Thursday, June 2, 2022
John Klecker, 18, of River Falls, will graduate from high school on Sunday, June 5. Two weeks earlier, Klecker graduated from Chippewa Valley Technical College's residential construction program.
John Klecker might be considered a current day Doogie Howser of construction.
Klecker, 18, will be graduating from River Falls High School on Sunday, but two weeks ago, he graduated from Chippewa Valley Technical College in River Falls.
It’s not typical for high school students to graduate from college before high school, but with CVTC offering high school academies where students attend college during their high school years, it’s becoming more common, said Justin Borgwardt, River Falls Residential Construction instructor.
When Klecker learned he could learn a skill, get full college credit and graduate from both schools at the same time, he was in.
“It is my senior year, and I didn’t want to be sitting in a classroom all day,” he said while standing in the garage of a home he helped build recently. “This was a good opportunity. For me to be outside and only in the classroom two days a week and get hands-on experience, I really wanted to do it.”
Although Klecker never had a huge interest in construction previously, he said now that he’s actually done the work, it’s a lot of “fun.”
He also said he understands better how what he was learning in high school translates to a profession like construction, where he’s using math and measuring skills.

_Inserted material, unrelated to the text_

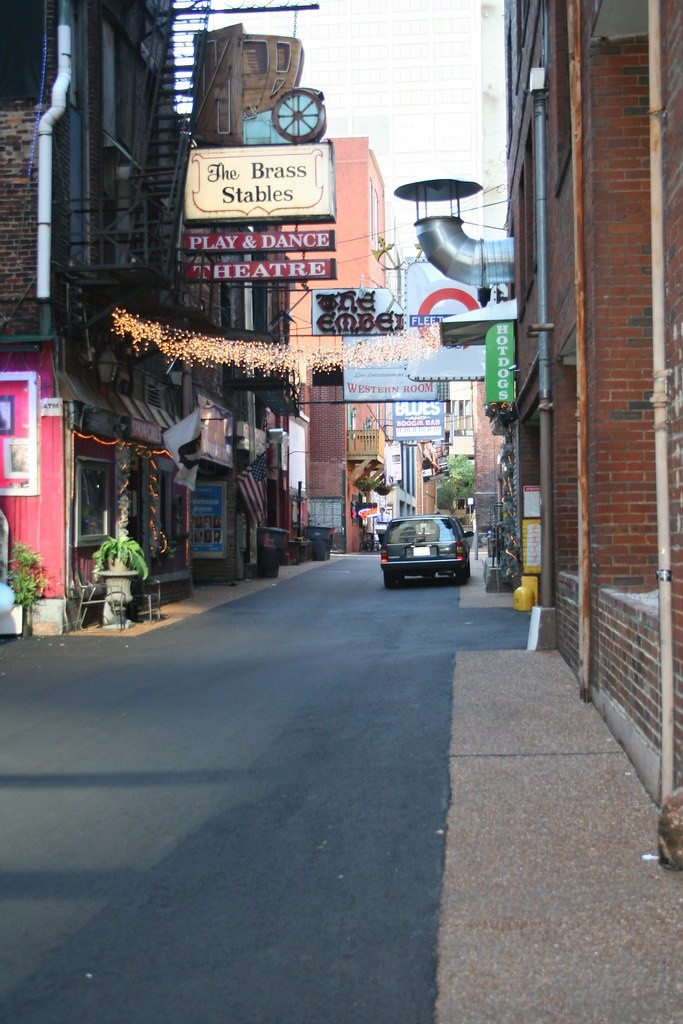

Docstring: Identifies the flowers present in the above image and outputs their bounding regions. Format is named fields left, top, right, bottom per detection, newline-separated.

But it wasn’t always right angles and rainbows. Klecker said pulling up on the job site in River Falls for the first time, to a freshly poured basement and nothing else, was daunting.
“It was so interesting,” he said. “We just looked at each other. Everyone is new to this. But you see the foundation, and you start laying the mudsill, and then one by one, walls go up, and then all of a sudden, the roof trusses are on, and interior walls are up, and it just moves.”

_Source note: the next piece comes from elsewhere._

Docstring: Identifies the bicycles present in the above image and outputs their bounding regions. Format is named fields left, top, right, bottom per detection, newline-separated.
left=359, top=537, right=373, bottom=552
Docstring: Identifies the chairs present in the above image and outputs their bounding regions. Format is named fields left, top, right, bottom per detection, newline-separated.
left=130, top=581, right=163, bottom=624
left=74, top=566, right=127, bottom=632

Borgwardt said most of his students don’t have construction experience, but they can build a house by the time they’ve completed their nine-month course.

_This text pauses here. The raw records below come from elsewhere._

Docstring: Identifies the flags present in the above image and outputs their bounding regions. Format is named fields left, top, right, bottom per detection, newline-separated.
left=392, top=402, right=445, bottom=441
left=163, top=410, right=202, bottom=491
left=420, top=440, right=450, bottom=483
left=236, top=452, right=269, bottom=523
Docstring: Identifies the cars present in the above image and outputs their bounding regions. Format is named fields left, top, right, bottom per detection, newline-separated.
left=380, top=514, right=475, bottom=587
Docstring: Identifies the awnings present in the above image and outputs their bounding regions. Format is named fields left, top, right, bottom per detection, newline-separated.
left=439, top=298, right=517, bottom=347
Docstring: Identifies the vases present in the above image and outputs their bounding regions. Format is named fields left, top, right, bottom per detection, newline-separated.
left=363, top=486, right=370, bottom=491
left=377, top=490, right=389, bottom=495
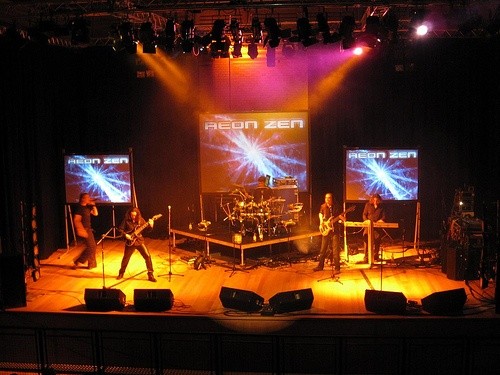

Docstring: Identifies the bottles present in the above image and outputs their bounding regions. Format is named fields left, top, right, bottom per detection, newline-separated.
left=253, top=233, right=257, bottom=242
left=259, top=231, right=264, bottom=242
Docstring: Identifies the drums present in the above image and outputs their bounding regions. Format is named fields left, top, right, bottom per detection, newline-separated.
left=232, top=198, right=285, bottom=235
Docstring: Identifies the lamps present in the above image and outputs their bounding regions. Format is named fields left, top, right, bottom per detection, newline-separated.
left=0, top=6, right=500, bottom=58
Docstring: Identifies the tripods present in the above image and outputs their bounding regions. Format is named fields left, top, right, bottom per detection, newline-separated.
left=158, top=209, right=184, bottom=282
left=317, top=208, right=344, bottom=285
left=397, top=227, right=414, bottom=266
left=224, top=210, right=249, bottom=278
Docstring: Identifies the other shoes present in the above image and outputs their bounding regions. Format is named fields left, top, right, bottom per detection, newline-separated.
left=149, top=276, right=157, bottom=282
left=117, top=273, right=123, bottom=280
left=335, top=270, right=341, bottom=274
left=314, top=267, right=324, bottom=272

“It actually works to their advantage to have no prior experience because they haven’t picked up bad habits,” he said. “We teach them the building code and the why behind what they are doing. The process is slower because we’re explaining as we go, but their future employers appreciate it.”
Borgwardt said he takes pride in knowing that the students are ready to build a home when they graduate from the program. Students learn blueprint reading, estimating, framing and construction safety, but they also learn soft skills like communication, accountability, integrity and responsibility.
They have the background knowledge to start their own business. They can easily be trained to be building inspectors because they have the background, he said.
He’s also happy to see a shift in thinking among communities and potential students.
“It’s encouraging to see a shift in people’s attitudes towards accepting the trades as a viable career choice,” he said. “We’re starting to see more parents willing to accept their kids entering into this kind of field. We see attitudes change, and that’s a good thing. Our communities need these skilled workers.”